Could you reproduce every entry that follows, exactly as shown?

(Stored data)
+ + + + + + +
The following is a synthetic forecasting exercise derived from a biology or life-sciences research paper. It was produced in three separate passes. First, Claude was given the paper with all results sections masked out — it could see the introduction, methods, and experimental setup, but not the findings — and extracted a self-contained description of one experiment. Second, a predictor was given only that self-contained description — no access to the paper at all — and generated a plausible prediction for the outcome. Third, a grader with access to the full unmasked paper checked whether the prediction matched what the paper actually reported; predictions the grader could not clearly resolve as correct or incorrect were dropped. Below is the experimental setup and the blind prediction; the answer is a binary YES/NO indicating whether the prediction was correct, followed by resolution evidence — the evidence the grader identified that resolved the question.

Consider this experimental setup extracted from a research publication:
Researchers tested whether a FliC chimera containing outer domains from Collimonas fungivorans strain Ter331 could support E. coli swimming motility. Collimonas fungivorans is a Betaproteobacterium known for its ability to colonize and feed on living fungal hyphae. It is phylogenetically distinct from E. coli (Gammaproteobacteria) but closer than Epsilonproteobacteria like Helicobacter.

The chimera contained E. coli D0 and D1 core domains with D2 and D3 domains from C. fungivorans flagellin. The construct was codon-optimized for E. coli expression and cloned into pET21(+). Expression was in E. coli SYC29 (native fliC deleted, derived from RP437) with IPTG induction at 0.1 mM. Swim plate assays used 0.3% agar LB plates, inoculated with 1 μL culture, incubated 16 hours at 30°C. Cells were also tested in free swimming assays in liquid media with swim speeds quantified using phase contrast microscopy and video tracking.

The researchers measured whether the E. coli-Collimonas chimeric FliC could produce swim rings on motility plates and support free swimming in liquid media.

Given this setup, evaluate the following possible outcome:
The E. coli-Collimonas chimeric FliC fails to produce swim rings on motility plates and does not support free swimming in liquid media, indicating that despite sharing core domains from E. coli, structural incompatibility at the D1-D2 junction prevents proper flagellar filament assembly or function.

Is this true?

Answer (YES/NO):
+ + + + + + +
[Answer to this exercise]
The following is a synthetic forecasting exercise derived from a biology or life-sciences research paper. It was produced in three separate passes. First, Claude was given the paper with all results sections masked out — it could see the introduction, methods, and experimental setup, but not the findings — and extracted a self-contained description of one experiment. Second, a predictor was given only that self-contained description — no access to the paper at all — and generated a plausible prediction for the outcome. Third, a grader with access to the full unmasked paper checked whether the prediction matched what the paper actually reported; predictions the grader could not clearly resolve as correct or incorrect were dropped. Below is the experimental setup and the blind prediction; the answer is a binary YES/NO indicating whether the prediction was correct, followed by resolution evidence — the evidence the grader identified that resolved the question.

Consider this experimental setup extracted from a research publication:
Researchers tested whether a FliC chimera containing outer domains from Collimonas fungivorans strain Ter331 could support E. coli swimming motility. Collimonas fungivorans is a Betaproteobacterium known for its ability to colonize and feed on living fungal hyphae. It is phylogenetically distinct from E. coli (Gammaproteobacteria) but closer than Epsilonproteobacteria like Helicobacter.

The chimera contained E. coli D0 and D1 core domains with D2 and D3 domains from C. fungivorans flagellin. The construct was codon-optimized for E. coli expression and cloned into pET21(+). Expression was in E. coli SYC29 (native fliC deleted, derived from RP437) with IPTG induction at 0.1 mM. Swim plate assays used 0.3% agar LB plates, inoculated with 1 μL culture, incubated 16 hours at 30°C. Cells were also tested in free swimming assays in liquid media with swim speeds quantified using phase contrast microscopy and video tracking.

The researchers measured whether the E. coli-Collimonas chimeric FliC could produce swim rings on motility plates and support free swimming in liquid media.

Given this setup, evaluate the following possible outcome:
The E. coli-Collimonas chimeric FliC fails to produce swim rings on motility plates and does not support free swimming in liquid media, indicating that despite sharing core domains from E. coli, structural incompatibility at the D1-D2 junction prevents proper flagellar filament assembly or function.

Is this true?

Answer (YES/NO):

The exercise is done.